*Extracted text:*
◆ ◆ ◆

Systems and methods may provide for making a power efficiency determination at runtime based on one or more runtime usage notifications and scheduling a workload for execution on a hardware accelerator if the power efficiency determination indicates that execution of the workload on the hardware accelerator will be more efficient than execution of the workload on a host processor. Additionally, the workload may be scheduled for execution on the host processor if the power efficiency determination indicates that execution of the workload on the host processor will be more efficient than execution of the workload on the hardware accelerator. In one example, making the power efficiency determination includes applying one or more configurable rules to at least one of the one or more runtime usage notifications.

Description

ADAPTIVE HARDWARE ACCELERATION BASED ON RUNTIME POWER
EFFICIENCY DETERMINATIONS
CROSS-REFERENCE TO RELATED APPLICATIONS
The present application claims the benefit of priority to U.S. Non-Provisional Patent Application No. 14/748,515 filed on June 24, 2015.
TECHNICAL FIELD
Embodiments generally relate to power management. More particularly, embodiments relate to adaptive hardware acceleration based on runtime power efficiency determinations.
BACKGROUND
Heterogeneous computing systems may use central processing units (CPUs) as well as hardware accelerators to handle workloads. Typically, the accelerator, which may include a relatively large number of processor cores, may have the fixed role of performing parallel data processing. The CPU, on the other hand, may have the fixed role of performing non-parallel data processing such as sequential code execution or data transfer management. Such a work distribution may be power inefficient for all types of workloads because for some workloads it may underutilize the CPU, be limited to single CPU-accelerator combinations, and waste time transferring data between accelerators and CPUs.
BRIEF DESCRIPTION OF THE DRAWINGS
The various advantages of the embodiments will become apparent to one skilled in the art by reading the following specification and appended claims, and by referencing the following drawings, in which:
FIG. 1 is a block diagram of an example of a workload distribution solution according to an embodiment;
FIGs. 2-3 are charts of examples of power state residencies for usage models according to embodiments; FIG. 4 is a flowchart of an example of a method of operating power efficiency logic according to an embodiment;
FIG. 5 is a block diagram of an example of an operating system architecture according to an embodiment; and
FIG. 6 is a block diagram of an example of a computing system according to an embodiment.
DESCRIPTION OF EMBODIMENTS
Turning now to FIG. 1, a workload distribution solution is shown in which power efficiency logic 10 makes power efficiency determinations at runtime based on one or more runtime usage notifications 12 (e.g., hints from a power hardware abstraction layer/HAL, not shown). The runtime usage notifications 12 may indicate the presence of, for example, user interaction activity, video encoding activity, video decoding activity, web browsing activity, touch boost activity (e.g., increased processor frequency due to consecutive touch screen events), etc., or any combination thereof, in a computing system. The power efficiency logic 10 may generally apply one or more configurable rules 20 to the runtime usage notifications 12 in order to determine whether to schedule a workload 14 for execution on a hardware accelerator 16 (e.g., audio digital signal processor/DSP, sensor, graphics processor, etc.) or on a host processor 18 (e.g., central processing unit/CPU).
Table I below shows one example of a set of rules 20 that might be configured and/or used by the power efficiency logic 10 when the workload 14 is audio content (e.g., received from an audio driver) that may be selectively "tunneled" to the hardware accelerator 16 (e.g., a DSP) for further processing.

◆ ◆ ◆

*Information supplied:*
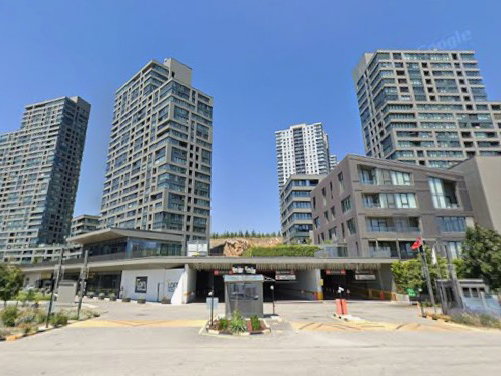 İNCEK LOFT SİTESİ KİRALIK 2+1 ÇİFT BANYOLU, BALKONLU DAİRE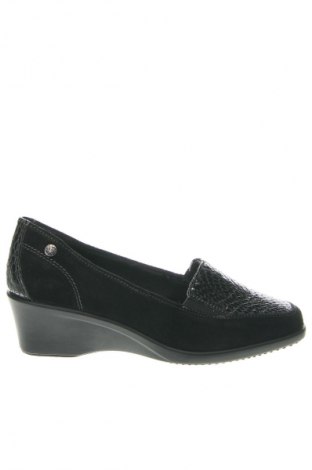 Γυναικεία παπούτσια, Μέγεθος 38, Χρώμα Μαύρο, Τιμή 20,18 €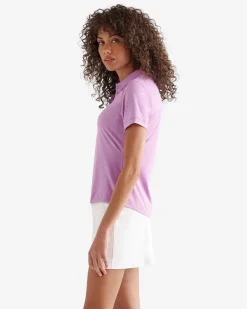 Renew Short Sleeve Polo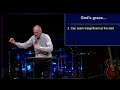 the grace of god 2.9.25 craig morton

◆ ◆ ◆

*Problem details:*
Answer these questions about the patent text on adaptive hardware acceleration.
(a) What application does it claim priority to, and when was that application filed?
(b) In the background section, what fixed role may the CPU have?
(c) What does FIG. 4 show?

*Answer space:*
(a) U.S. Non-Provisional Patent Application No. 14/748,515, filed on June 24, 2015.
(b) Performing non-parallel data processing, such as sequential code execution or data transfer management.
(c) A flowchart of an example of a method of operating power efficiency logic according to an embodiment.